Missing-modality Enabled Multi-modal Fusion Architecture for Medical Data

Fusing multi-modal data can improve the performance of deep learning models. However, missing modalities are common for medical data due to patients' specificity, which is detrimental to the performance of multi-modal models in applications. Therefore, it is critical to adapt the models to missing modalities. This study aimed to develop an efficient multi-modal fusion architecture for medical data that was robust to missing modalities and further improved the performance on disease diagnosis.X-ray chest radiographs for the image modality, radiology reports for the text modality, and structured value data for the tabular data modality were fused in this study. Each modality pair was fused with a Transformer-based bi-modal fusion module, and the three bi-modal fusion modules were then combined into a tri-modal fusion framework. Additionally, multivariate loss functions were introduced into the training process to improve model's robustness to missing modalities in the inference process. Finally, we designed comparison and ablation experiments for validating the effectiveness of the fusion, the robustness to missing modalities and the enhancements from each key component. Experiments were conducted on MIMIC-IV, MIMIC-CXR with the 14-label disease diagnosis task. Areas under the receiver operating characteristic curve (AUROC), the area under the precision-recall curve (AUPRC) were used to evaluate models' performance. The experimental results demonstrated that our proposed multi-modal fusion architecture effectively fused three modalities and showed strong robustness to missing modalities. This method is hopeful to be scaled to more modalities to enhance the clinical practicality of the model.

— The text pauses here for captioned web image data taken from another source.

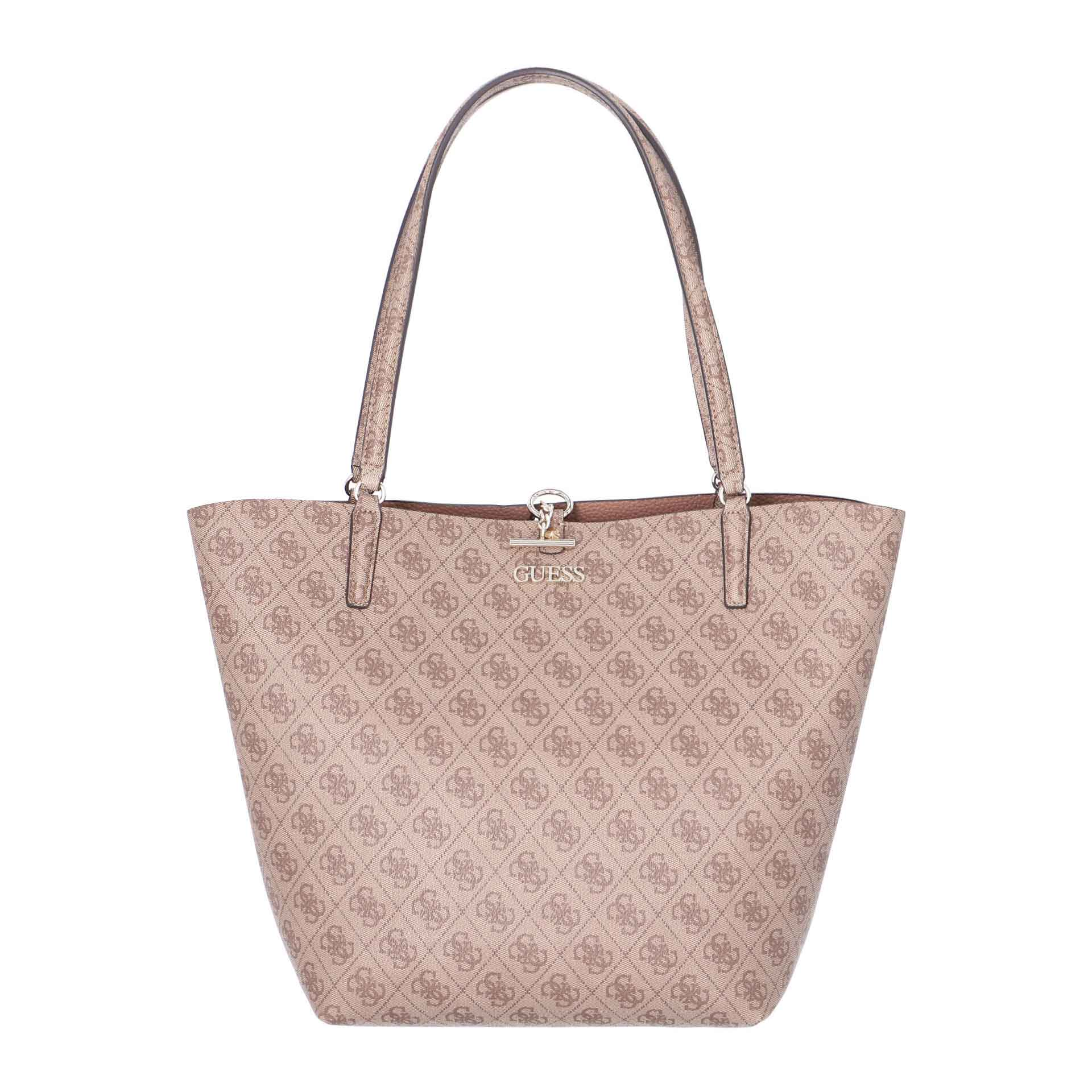 Guess Alby Wende Shopper mit Pochette latte taupe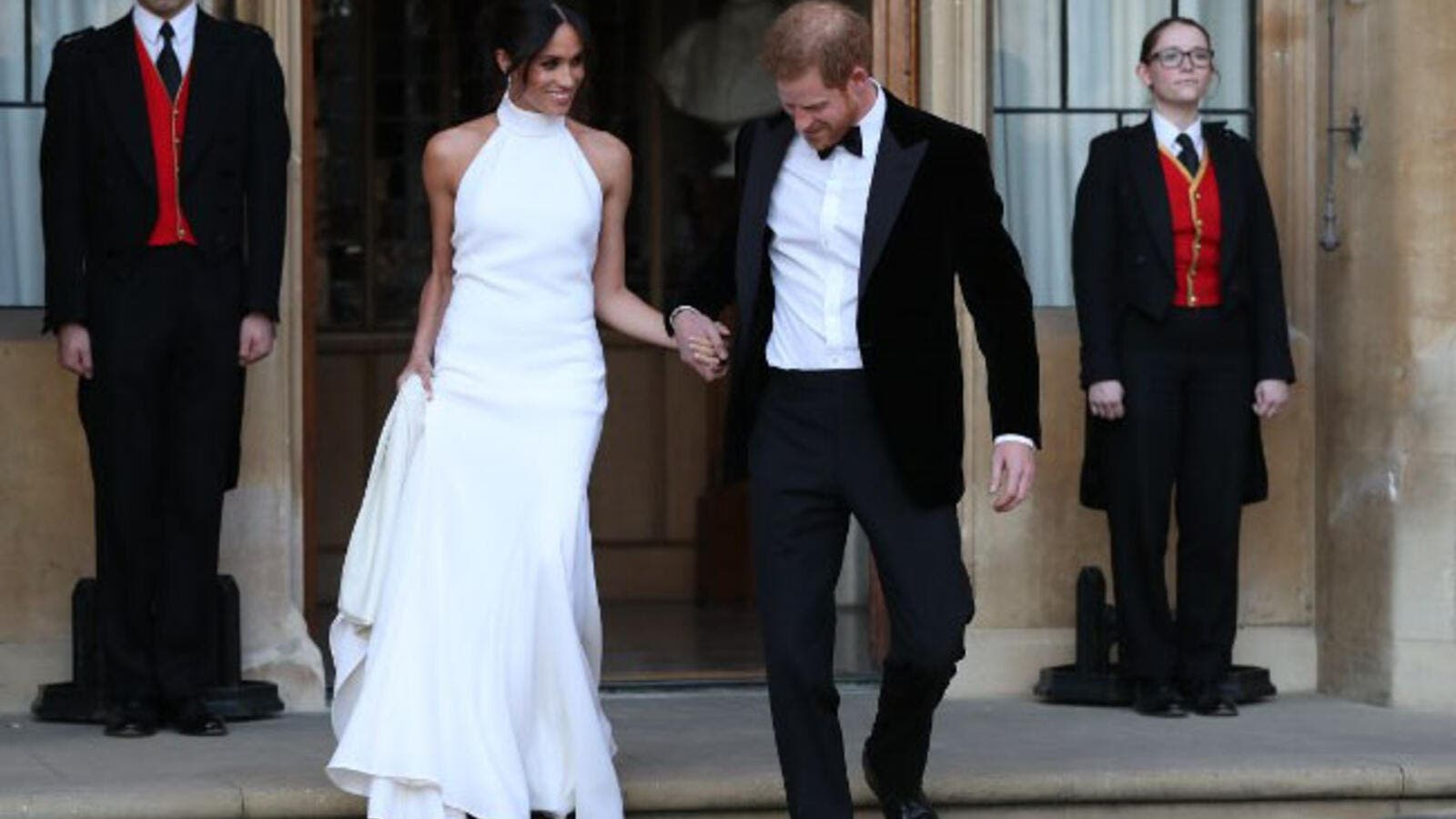 Prince Harry And Meghan Markle's Reception Ended With Fireworks (Source:STEVE PARSONS / POOL / AFP)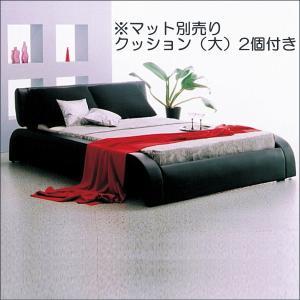 ベッド ダブルベッド レザーベッド 合成皮革 PVC ベッドフレーム|taiho-kagu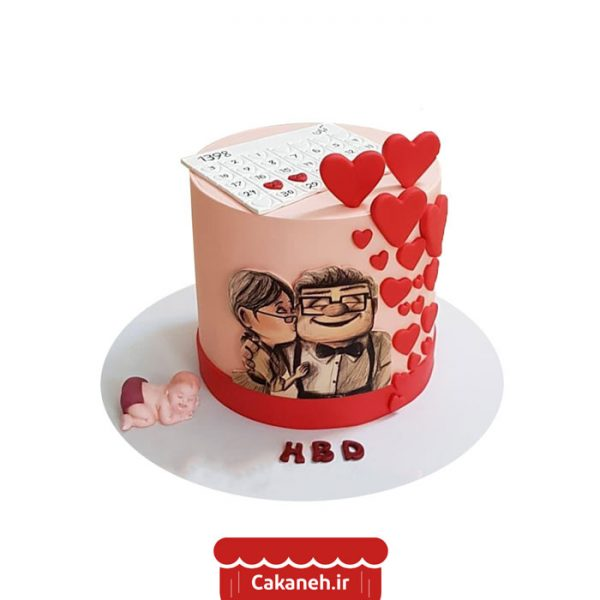 کیک عشق - کیک ولنتاین - کیک رمانتیک - کیک تولد - سفارش کیک تولد - کیک خانگی - کیک تولد در اصفهان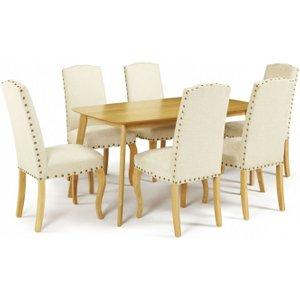 Serene Furnishings Serene Westminister Oak Dining Table And 6 Pearl Fabric Kensington Chairs, Oak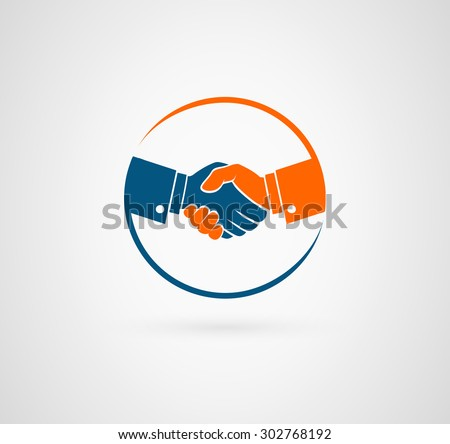 Vector handshake symbol. Business and finance icon - stock vector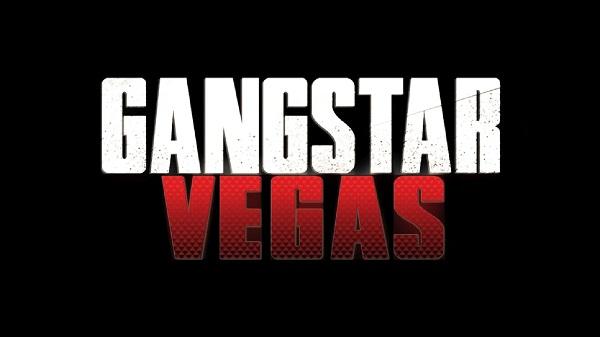 Gameloft Gangstar Vegas'ı Kullanıcılarına Duyurdu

翻译：融合多模态数据能够提升深度学习模型的性能。然而，由于患者的特异性，医学数据中常出现模态缺失现象，这在实际应用中对多模态模型的性能造成不利影响。因此，使模型适应模态缺失至关重要。本研究旨在开发一种对模态缺失具有鲁棒性、并能进一步提升疾病诊断性能的高效多模态融合架构。研究中融合了图像模态的X光胸片、文本模态的放射学报告以及表格数据模态的结构化数值数据。每对模态通过基于Transformer的双模态融合模块进行融合，三个双模态融合模块继而组合成一个三模态融合框架。此外，在训练过程中引入多变量损失函数，以提升模型在推理过程中对模态缺失的鲁棒性。最终，我们设计了对比实验和消融实验，以验证融合的有效性、对模态缺失的鲁棒性以及每个关键组件的增强效果。实验基于MIMIC-IV和MIMIC-CXR数据集，在14标签疾病诊断任务上进行。采用受试者工作特征曲线下面积（AUROC）和精确率-召回率曲线下面积（AUPRC）评估模型性能。实验结果表明，我们提出的多模态融合架构有效融合了三种模态，并对模态缺失展现出强鲁棒性。该方法有望扩展至更多模态，以增强模型的临床实用性。